Published in final edited form as: Addict Biol. 2018 Oct 31;25(1):e12691. doi: 10.1111/adb.12691

Figure 4. BulA[T5A;P6O] blockade of physical THC withdrawal responses is not altered by deletion of β2 nAChRs.

Figure 4

(A) BulA[T5A;P6O] (10, 50, 200 pmol/mouse, i.c.v.), a preferred α6β4* nAChR antagonist, dose-dependently reverses the increase of total somatic signs in THC-dependent mice challenged with rimonabant. The injection of BulA[T5A;P6O] (200 pmol/mouse, i.c.v.) by itself or in combination with THC does not affect the total somatic signs compared to vehicle-treated group. ****P < 0.0001 versus vehicle+vehicle+vehicle group; ####P < 0.0001, #P < 0.05 versus THC+rimonabant group.
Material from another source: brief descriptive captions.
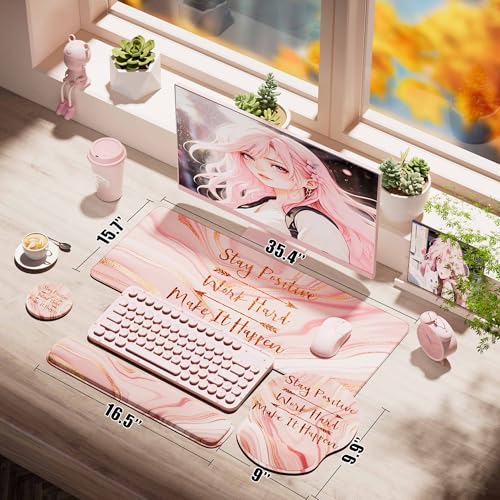 Large Mouse Pad and Keyboard Wrist Rest + Desk Mat Set,Full Long Mouse Pads for Desk Accessories with Memory Foam Gel Pink Mousepad for Women Computer Desktop Office Work-Rose Gold & Pink | Ergonomic,Pain Relief, 4-in-1 Large Big Mousepad Computer Mats,De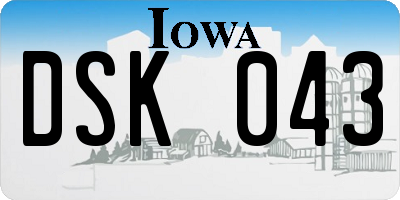 IA license plate DSK043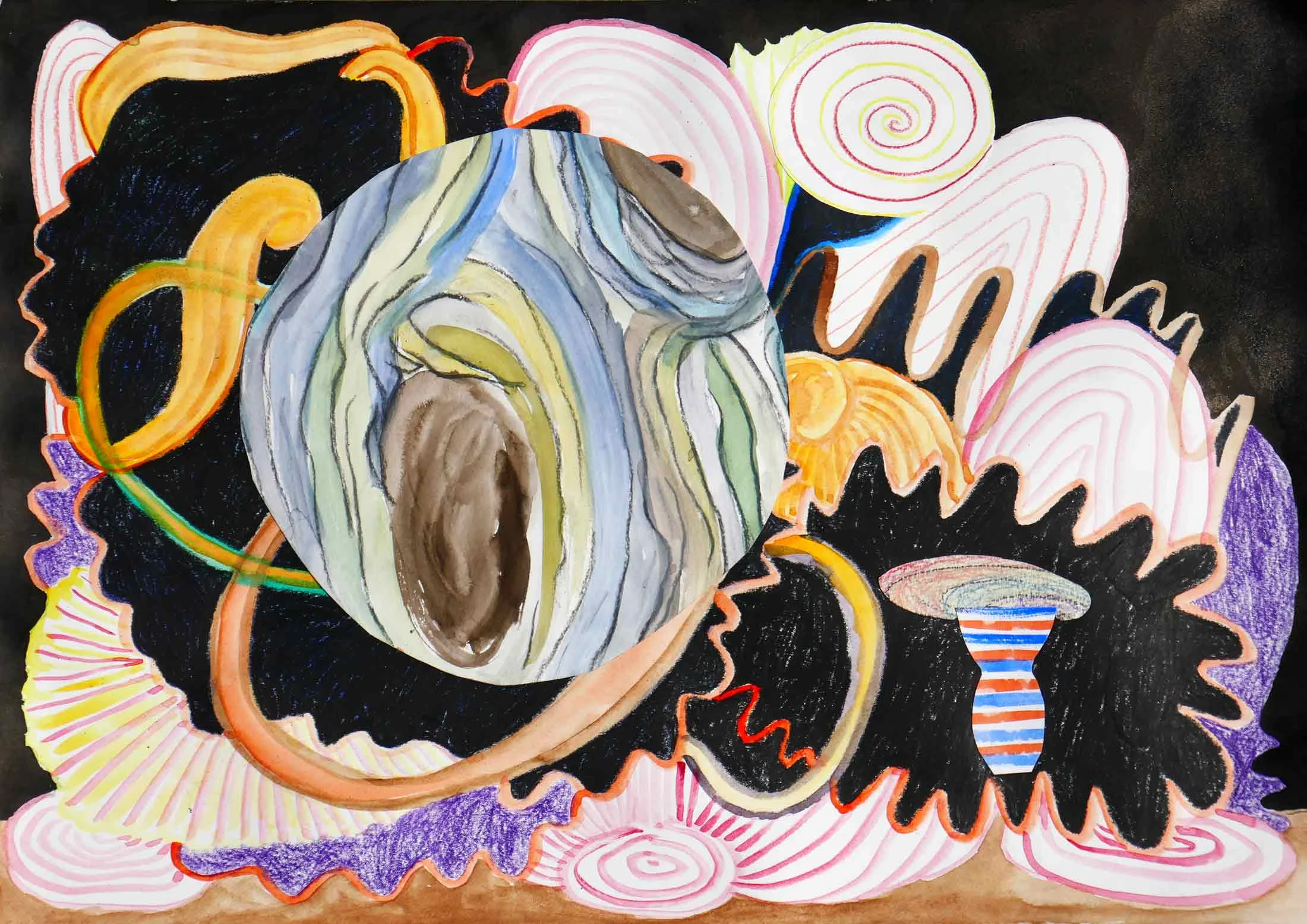 Planets & potterie collage, potlood, aquarel, inkt, gouache 29 x 42 cm, 2018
Data reflect mean ± SEM, n=8 mice per group. (B) The effects evoked by the high dose of Bul[T5A;P6O] are not altered in β2 nAChR KO mice. ****P < 0.0001 versus vehicle+vehicle+vehicle respective groups; ####P < 0.0001 versus THC+rimonabant respective groups. Data reflect mean ± SEM, n=7–8 mice per group.